Après une année 2010 marquée par un vaste débat sur l'opportunité de procéder à la suppression de la publicité sur les antennes de France Télévisions en journée, l'année 2011 s'est concentrée sur de nouveaux enjeux.

Le premier de ces enjeux est la survie de la presse écrite dans notre pays.

Les crédits destinés à la presse en 2012 tiennent compte de la fin de l'effort exceptionnel de l'État mis en place, pour trois ans, à la suite des états généraux de la presse.

2012 sera l'année de la mise en oeuvre de la réforme des aides directes à la presse. Il s'agira ainsi de faire fructifier les bénéfices générés par les états généraux de la presse, selon trois principes directeurs : le renforcement de la gouvernance, l'évaluation et la transparence.

La presse française traverse une zone de turbulences où elle joue sa survie.

De plus, l'évolution qui était déjà en cours aux États-Unis, avec le choix fait par certains quotidiens d'un transfert sur le numérique, se produit désormais chez nous, avec l'exemple de France Soir.
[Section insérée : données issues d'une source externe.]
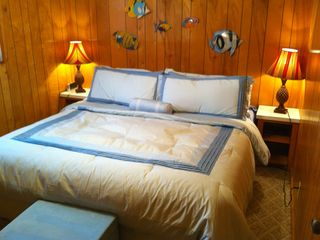 Surfside Beach cottage photo - Master Bedroom- King Size Bed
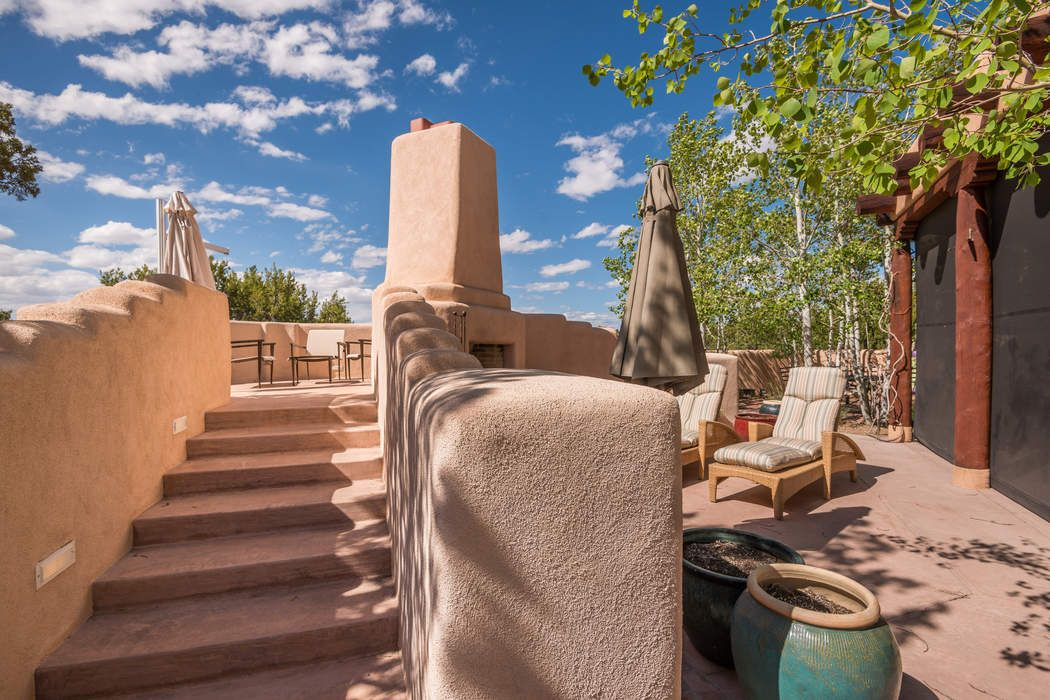 110 E Sunrise Dr Santa Fe, NM 87506
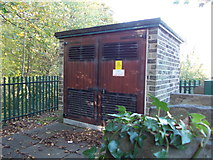 SE1039 : Electricity Substation No 606 - Beck Lane by Betty Longbottom
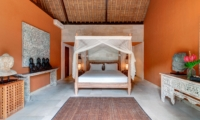 Spacious Bedroom with Four Poster Bed - Villa Massilia - Seminyak, Bali
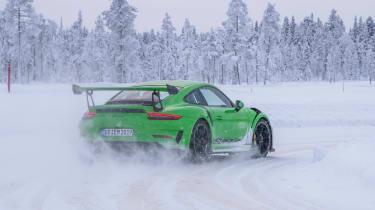 Porsche 911 GT3 RS snow - rear sliding
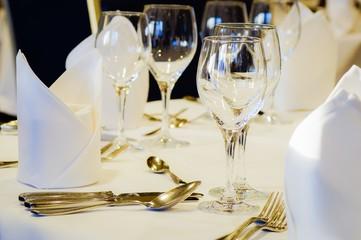 Gastronomie, eingedeckter Tisch für besondere Gelegenheiten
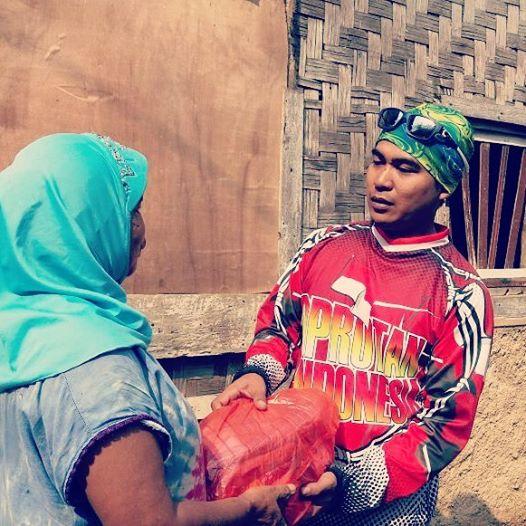 Mang Adi Cianten saat meberikan paket ramadhan kepada warga desa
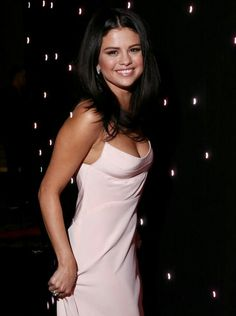 Selena Gomez looks hot in a cleavage baring spaghetti strap gown at the Hollywood Film Awards. via MailOnline Selena Selena, Fotos Selena Gomez, Selena Gomez Pictures, Selena Gomez Style, Alex Russo, Pink Evening Dress, Low Cut Dresses, Actrices Hollywood, Silky Dress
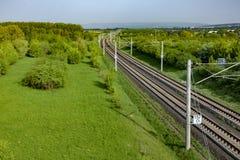 Οι ράγες στο αγροτικό τοπίο για τη γερμανική υψηλή ταχύτητα εκπαιδεύουν το Intercity Ε Στοκ φωτογραφίες με δικαίωμα ελεύθερης χρήσης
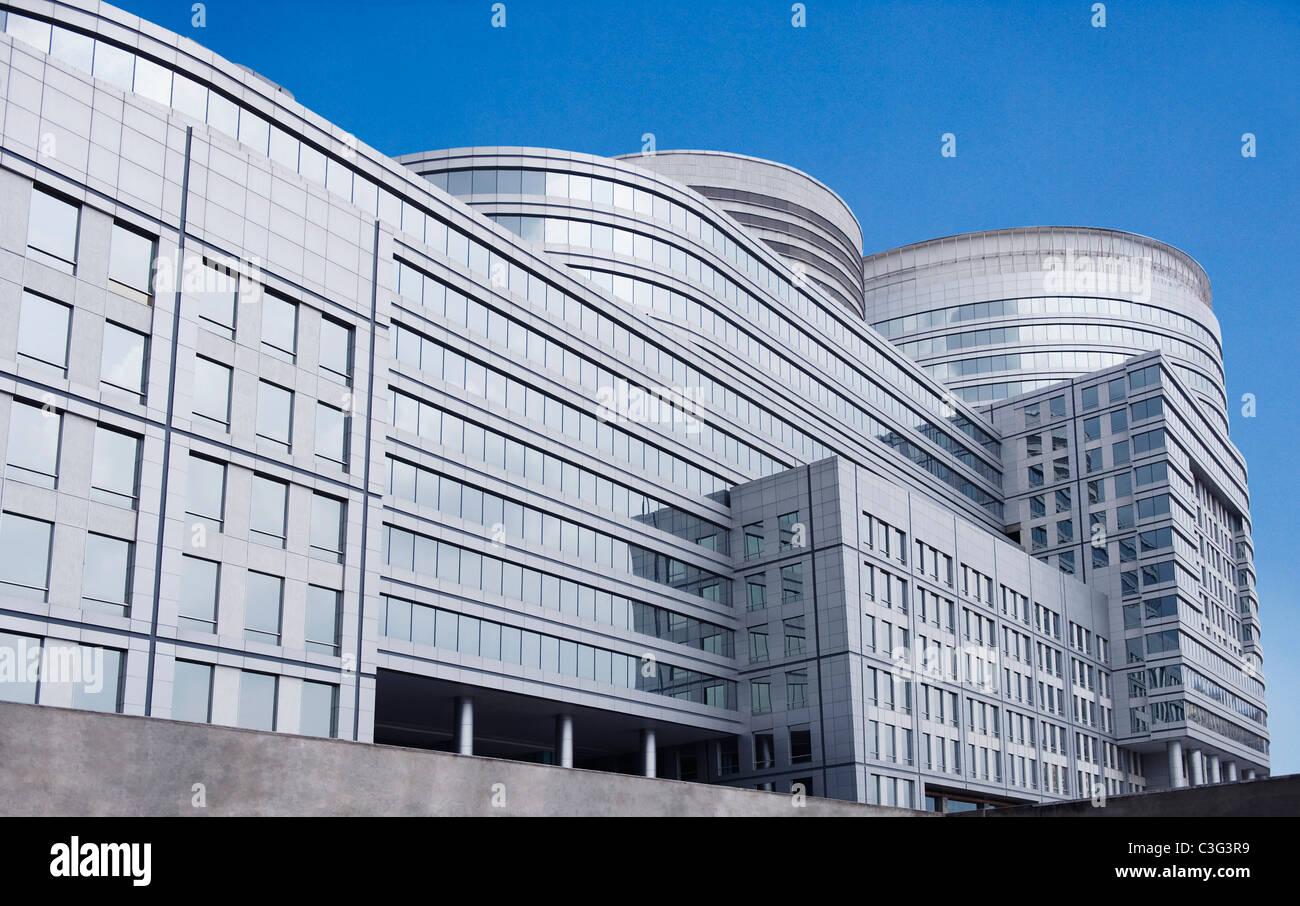 Basso angolo di visione di un edificio per uffici, Gurgaon, Haryana, India Immagini Stock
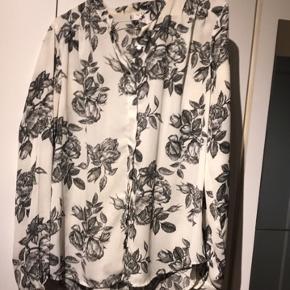 Sælger denne blomstrede skjorte str.M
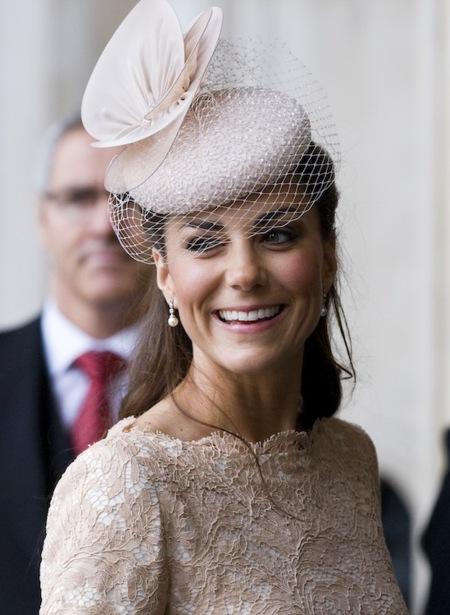 Los looks de Kate Middleton en el jubileo de la Reina Isabel II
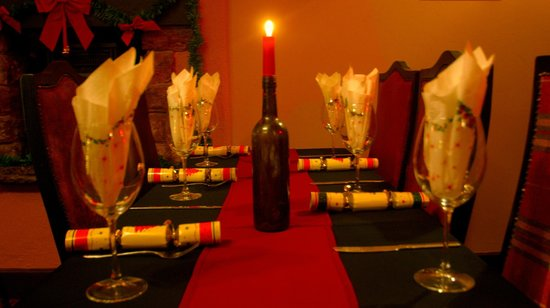 Rose and Crown: Christmas table set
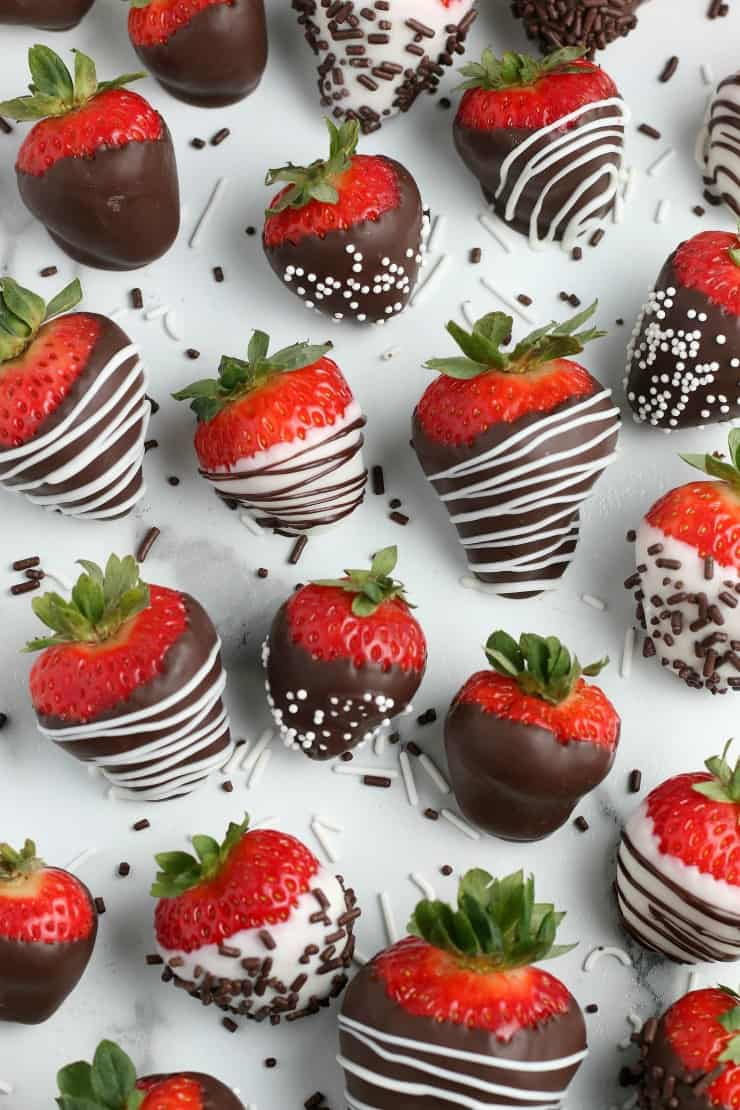 SIMPLE Chocolate Covered Strawberries for Valentine's Day #simplepartyfood
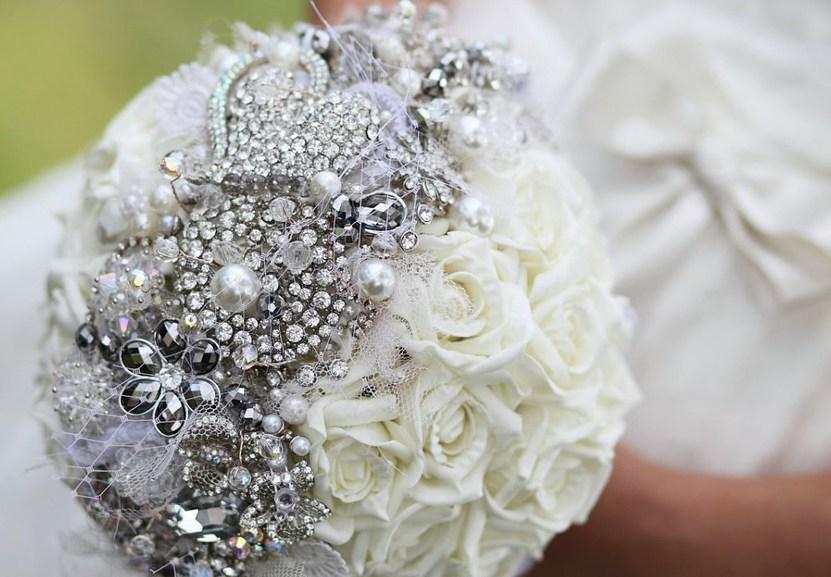 Букет из живых цветов невесты своими руками мастер класс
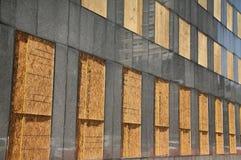 полностью, котор взошли на борт здание вверх по окнам Стоковые Изображения RF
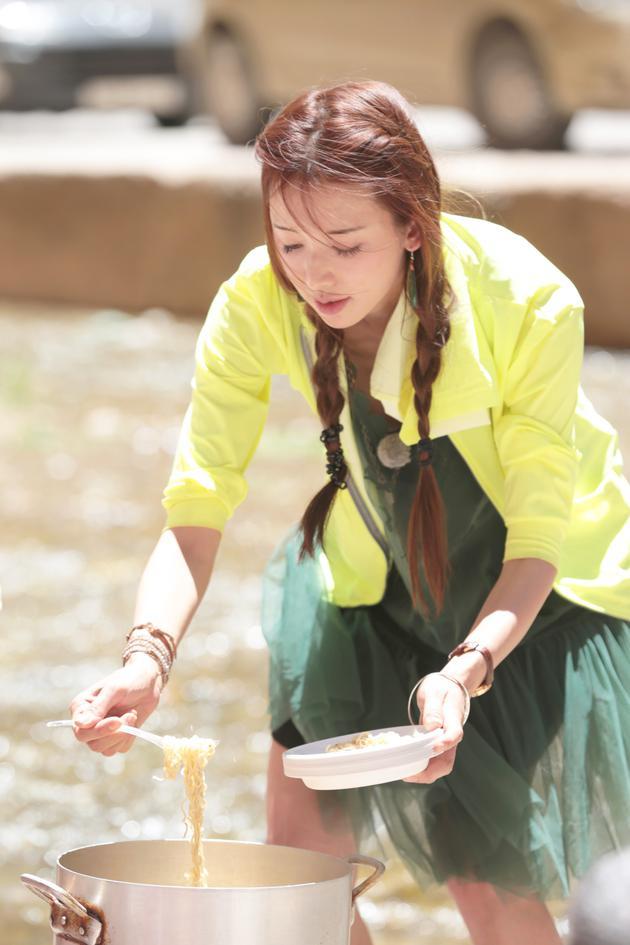 《旅途的花样》林志玲泉水煮面征服外国友人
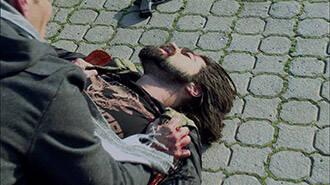 Murat, vuruluyor
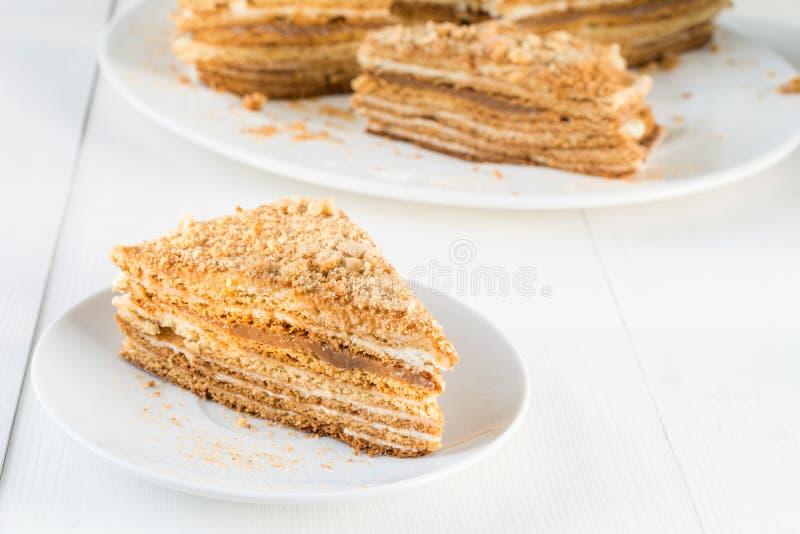 Medovik - płatowaty miodowy tort na bielu talerzu zdjęcie royalty free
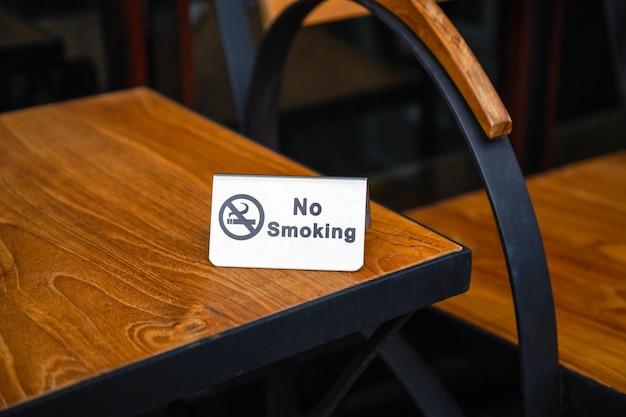 Brak Oznak Palenia Na Stole Premium Zdjęcia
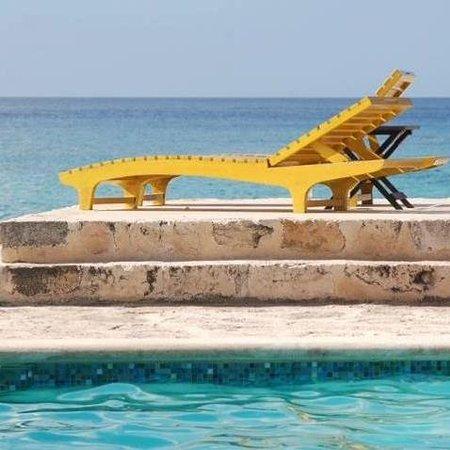 Buccanos Grill & Beach Club Cozumel: view to the ocean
Pour le Nouveau Centre, face aux deux scénarios qui s'annoncent, soit une réinvention de l'imprimé en complémentarité avec les applications numériques, soit un transfert des contenus et moyens sur les médias numériques, la préférence va au maintien d'une presse écrite forte, pluraliste et indépendante.

Cela peut passer par des mesures que certains considéreront peut-être comme drastiques. Pourquoi ne pas réinsérer le pluralisme, par exemple, en imposant des seuils anti-concentration très élevés dans les médias ?

Cela fait longtemps que le centre a proposé une loi anti-concentration interdisant aux groupes vivant des commandes publiques de posséder des parts prépondérantes dans des entreprises de médias.

Il est du rôle de l'État d'accompagner les mutations de ce secteur et de soutenir une presse pluraliste, dans le cadre d'une gouvernance rénovée.

Je voudrais maintenant évoquer le sujet de l'audiovisuel public. Nous avions obtenu, l'an dernier, en particulier grâce au travail de notre collègue sénatrice du Nouveau Centre Catherine Morin-Desailly, que la publicité diurne sur France Télévisions soit supprimée à partir du 1er janvier 2016.

Aujourd'hui, le secteur de l'audiovisuel public est inquiet par rapport à son financement, qui est double – redevance et publicité. Je rappelle que la redevance audio-visuelle, indexée sur le coût de la vie, est toujours inférieure à la moyenne.

Dans le but d'élargir l'assiette du prélèvement de la redevance, le Nouveau Centre avait, par la voix de mon collègue Jean Dionis du Séjour, proposé en 2008 une extension de la redevance, en assujettissant les abonnés triple play qui ont un écran sans tuner, c'est-à-dire grosso modo un écran d'ordinateur, qui aujourd'hui ne paient pas de redevance, à une taxe qui serait fixée à la moitié du montant de la redevance.

Cette disposition concernant tout écran capable de recevoir la télévision est déjà inscrite dans le code général des impôts, mais non appliquée.

L'autre question qui se pose aujourd'hui est celle du contenu des programmes sur l'audiovisuel public.

Je vous rappelle que la suppression de la publicité après vingt heures s'était accompagnée d'une refonte du cahier des charges prônant un nouvel engagement culturel.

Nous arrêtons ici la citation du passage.